By Hrach Melkumian and Emil Danielyan
Foreign Minister Vartan Oskanian added to renewed hopes for a breakthrough in the Nagorno-Karabakh peace process on Monday, saying that he and his Azerbaijani counterpart Elmar Mammadyarov made further progress at a meeting in Paris on Friday.
Oskanian described the talks mediated by U.S., Russian and French negotiators as “positive” and “constructive.” “We have not yet managed to bring that issue to a successful resolution,” he told reporters. “But common ground is in sight.”
Oskanian added that he will hold another round of negotiations with Mammadyarov shortly after the mediators’ visit to the region scheduled for mid-July.
Azerbaijani officials also appeared satisfied with the outcome of Mammdyarov’s and Oskanian’s first face-to-face encounter in months. “The pace of meetings and the essence of the discussions, in my opinion, are promising,” Deputy Foreign Minister Araz Azimov told the Azerbaijani ANS television at the weekend.

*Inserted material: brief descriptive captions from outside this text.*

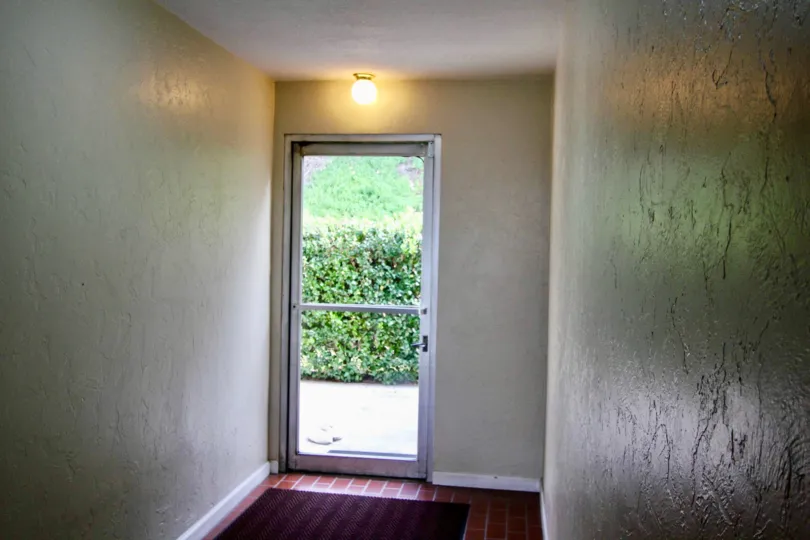 A glass door in the Shadow Lane community with trimmed bushes.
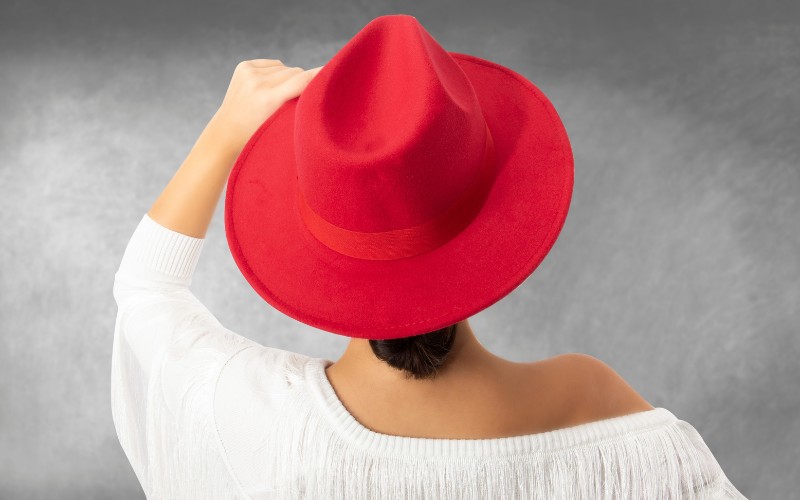 Woman wearing a red hat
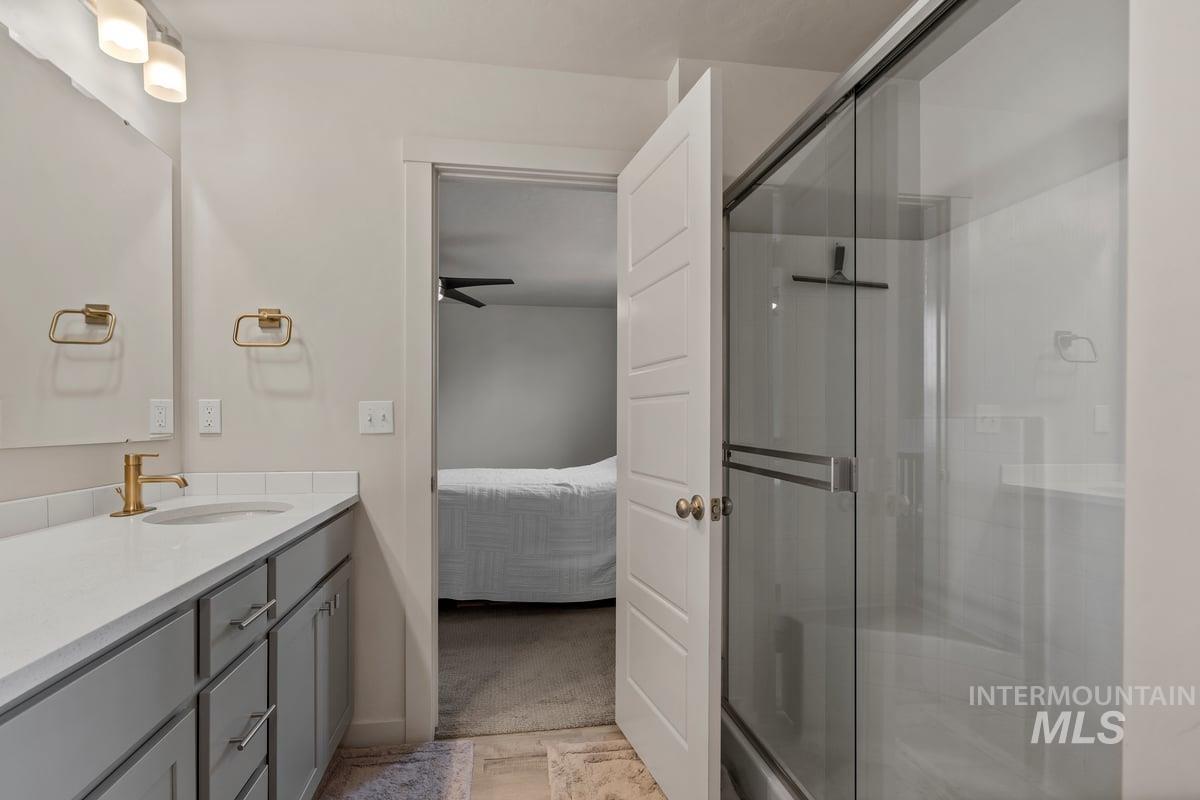 Ensuite bathroom featuring vanity and a stall shower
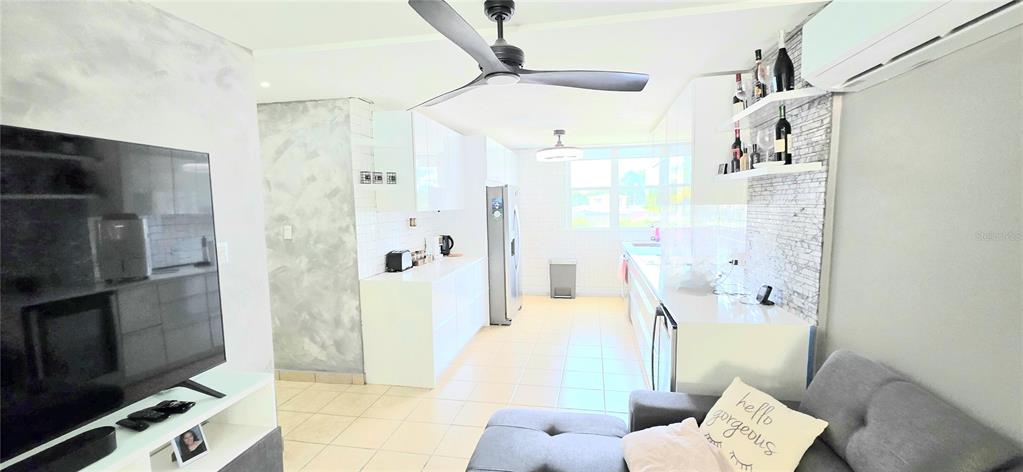This open-concept living area features a modern kitchen, white cabinetry, tile flooring, and a ceiling fan — Carr. 187 KM 23.6 AQUATIKA A-8 UNIT 1601, LOIZA, PR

The two ministers were expected to try to build on understandings reportedly reached by the presidents of Armenia and Azerbaijan at a meeting on Warsaw on May 15. The Armenian Foreign Ministry referred to the summit as a “yet another step forward in the resolution of the Nagorno-Karabakh conflict.”
Oskanian cautioned that while the Paris talks proceeded in a “good atmosphere,” he and Mammadyarov failed to live up to the presidents’ expectations. “The presidents took a step forward, albeit a small one, and instructed us to build upon that and find some solution,” he said. “We failed to do that in Paris.”

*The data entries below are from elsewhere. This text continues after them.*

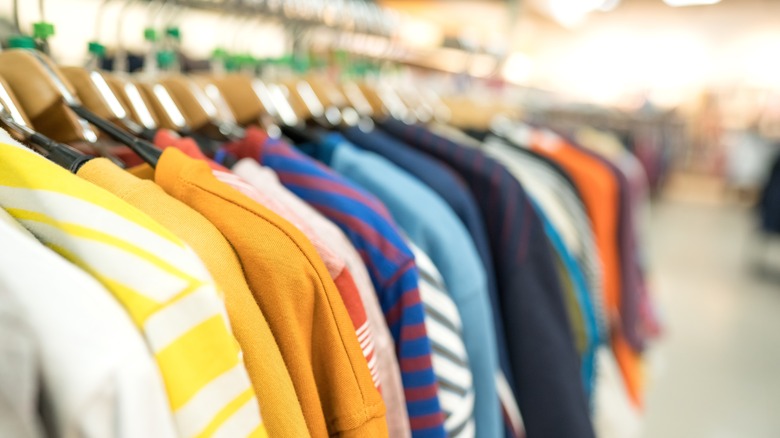 Clothes hanging in a store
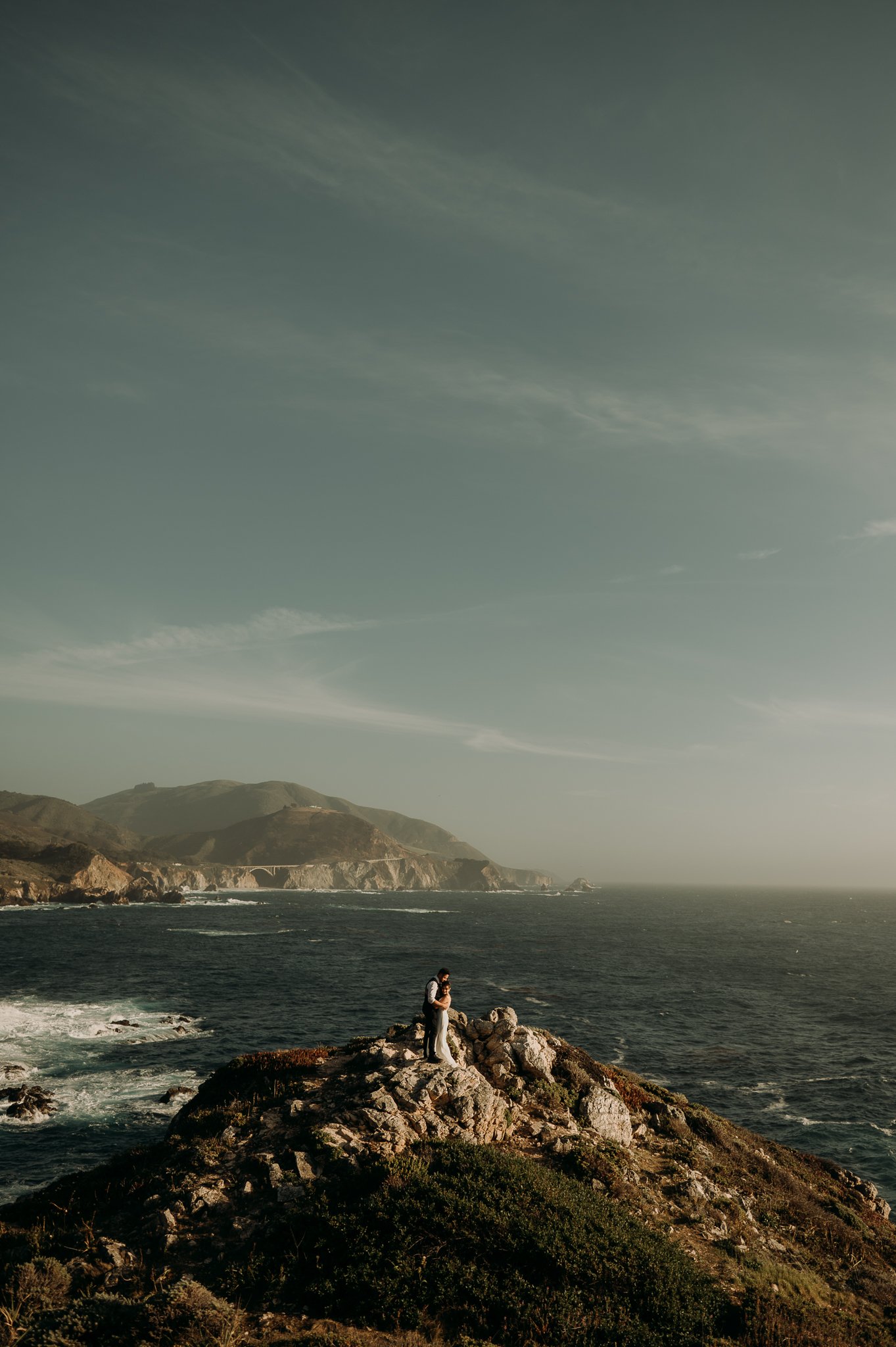 Couple posing on cliffs overlooking the Pacific Ocean Big Sur California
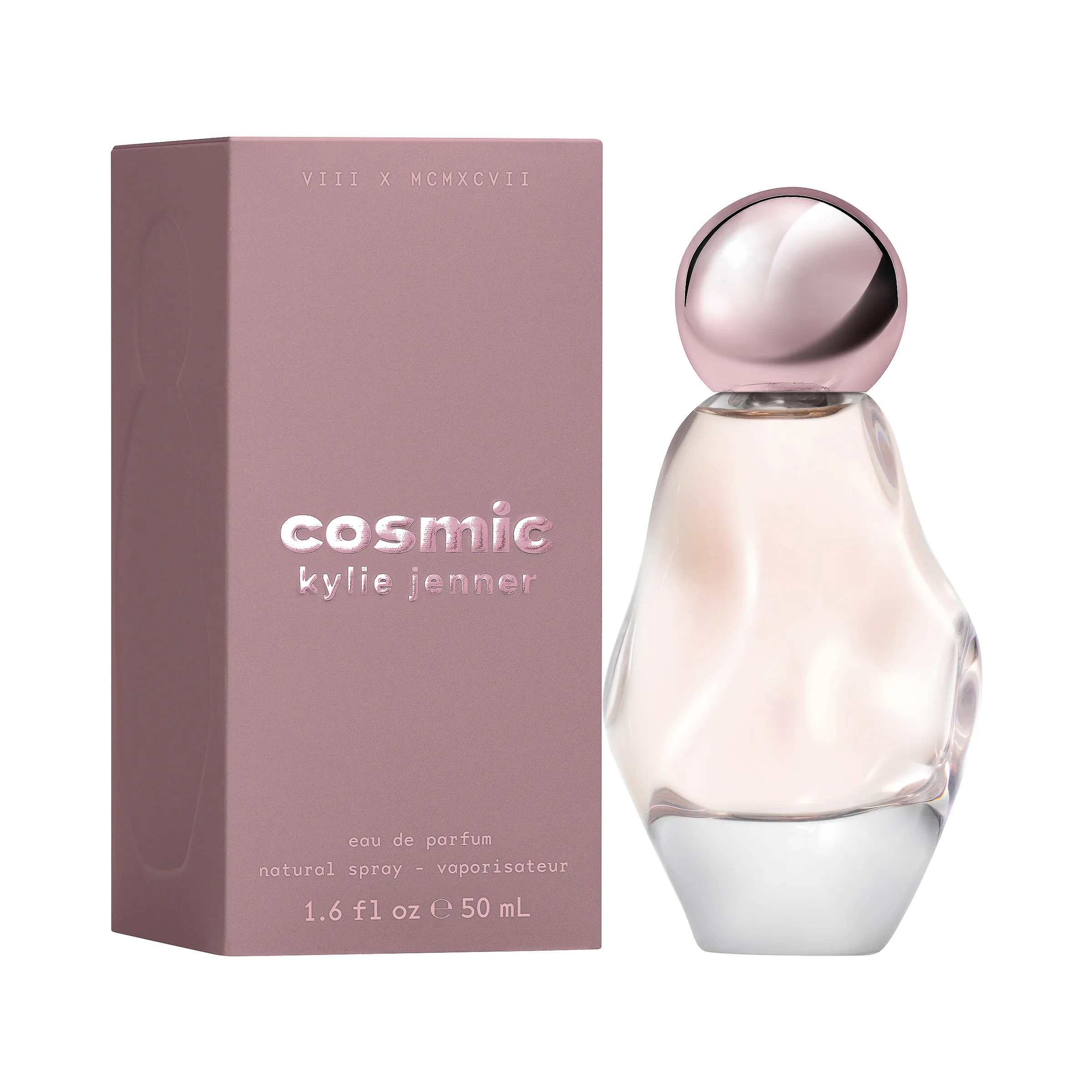Cosmic eau de parfum in a sculpted pink glass bottle beside its mauve box on white, for Kylie Cosmetics.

Speaking to RFE/RL ahead of the Paris meeting last week, Oskanian said the foreign ministers will try to put on paper agreements reportedly reached by the conflicting parties in recent months. He was evasive on the subject on Monday. “You know, I don’t think you need to know whether we worked on a paper or only talked verbally,” he said.
The parties have reportedly been discussing a gradual resolution of the Karabakh dispute. Armenian officials do not deny this, but insist that Karabakh’s future status, the main bone of contention, must be somehow resolved under any peace accord.
Oskanian was also reticent about details of the peace deal discussed by the parties, reiterating only that they are working on “all elements of a package settlement,” including Karabakh’s future status. “Until we have clarity on that issue I find it senseless to discuss other elements,” Oskanian said, referring to recent talk of imminent Armenian withdrawal from occupied Azerbaijani territories around Karabakh.
The current phase of Karabakh peace talks is part of what the parties and the mediators call “the Prague process” that began a year ago and raised fresh hopes for long-awaited peace. U.S. officials now do not rule out the possibility of an agreement being signed as early as this year.
A senior official in the administration of President George W. Bush said earlier this month that the progress towards a peaceful settlement has been “pretty significant.” “But there is no reason to rush the agreement,” the official told RFE/RL in Washington, speaking on condition of anonymity.